5 Relationship Challenges New Parents Face

It’s the natural progression of many relationships, right? First, you meet and fall in love. Then you get married, and then you start a family. And from there it’s all happily ever after.

Not necessarily. Passage through these various relationship milestones, while cause for celebration, often bring with them a subset of specific stresses, challenges, and tests for even the most sturdy of relationships. Becoming new parents together is an immensely rewarding experience, but it is one that brings about some serious changes. It takes patience and perseverance to redefine yourselves as a couple and as a family. Here are five specific challenges to watch for:

1. Lack of Intimacy

One of the trials new parents face is the lack of intimacy that couples inevitably face.  Changed bodies, a lack of time together and the inability to be spontaneous can put a serious damper on a couple’s sex life. When a baby is frequently feeding, he or she may even be sharing a room or a bed with you, which can create challenges as well.

Instead of letting this lack of intimacy create a distance between you, recognize that although sexual encounters may be on hold temporarily, and there are other ways to connect with each other, like cuddling and affection to maintain intimacy.

2. Clashing Parenting Styles

You likely have already discussed your child raising strategies and values at great lengths before your baby was born, but now that you are “on-the-job” are your parenting styles at odds with each other?
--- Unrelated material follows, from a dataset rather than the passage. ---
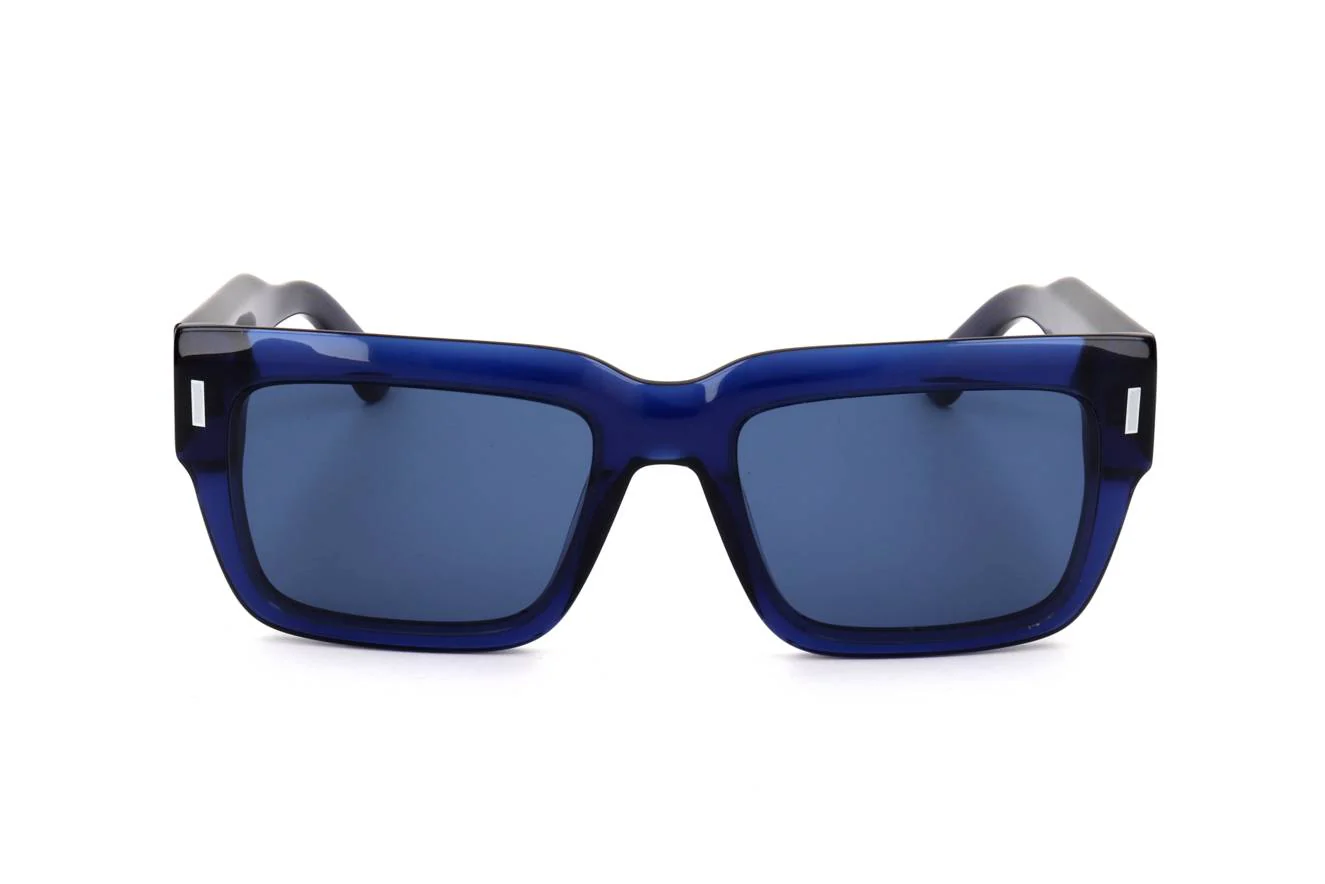Calvin Klein CK23538S 400 - Image 2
Perhaps you had a different point of view on a number of issues but thought that your spouse might be swayed once the baby was born.
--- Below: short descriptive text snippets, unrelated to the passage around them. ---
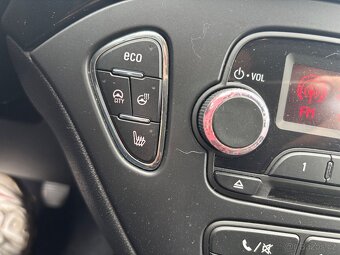 2016 1.4 b 115 km serwis - 14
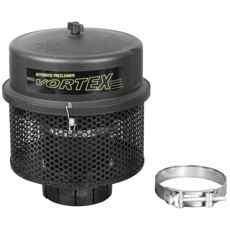 Air Filter Vortex 114mm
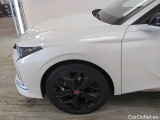  DS  DS4 DS 4 PureTech 130 Performance Line 5d #13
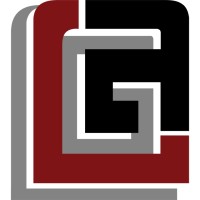 Larry Gordon Agency Inc Logo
It’s imperative that new parents discuss parenting views openly and honestly. Parenting is like anything else; rarely will you find two people who agree on absolutely everything. The key is to talk it out, be non-judgmental and commit to finding common ground and compromise.

3. Sleep Deprivation

It’s hard to function on little to no sleep, but when you extend that over several weeks or months, it’s very trying indeed.

Sleep deprivation can hamper your judgment as well as seriously shorten your fuse, which can create conflict in a relationship. Try to keep your cool as much as possible and to spell each other off, so that you can both get some rest.

4. Resentment

As roles change as parents, one member of the couple may resent the other. Perhaps the father feels shut out of the bonding happening between mother and baby. Maybe the mother is critical of the father’s efforts to parent. Sometimes one or both members of the couple feel like they are doing all the work without support from their spouse.

A lot of resentment comes from miscommunication. If you are harboring resentment, ask yourself why? Is it reasonable? How can you best address these concerns with your spouse with an eye to positive change?

5. Time Management

When you’ve got a new baby, the to-do-list becomes enormously long, while your available time shrinks away. It’s hard to shuffle priorities in the beginning, and often you feel overwhelmed.

New parents should temper expectations to the very basic necessities of housework; call in help from friends and family to help with errands, cooking, and laundry. As the days go on, make sure to schedule regular date nights, as a way of establishing your own time together as a couple.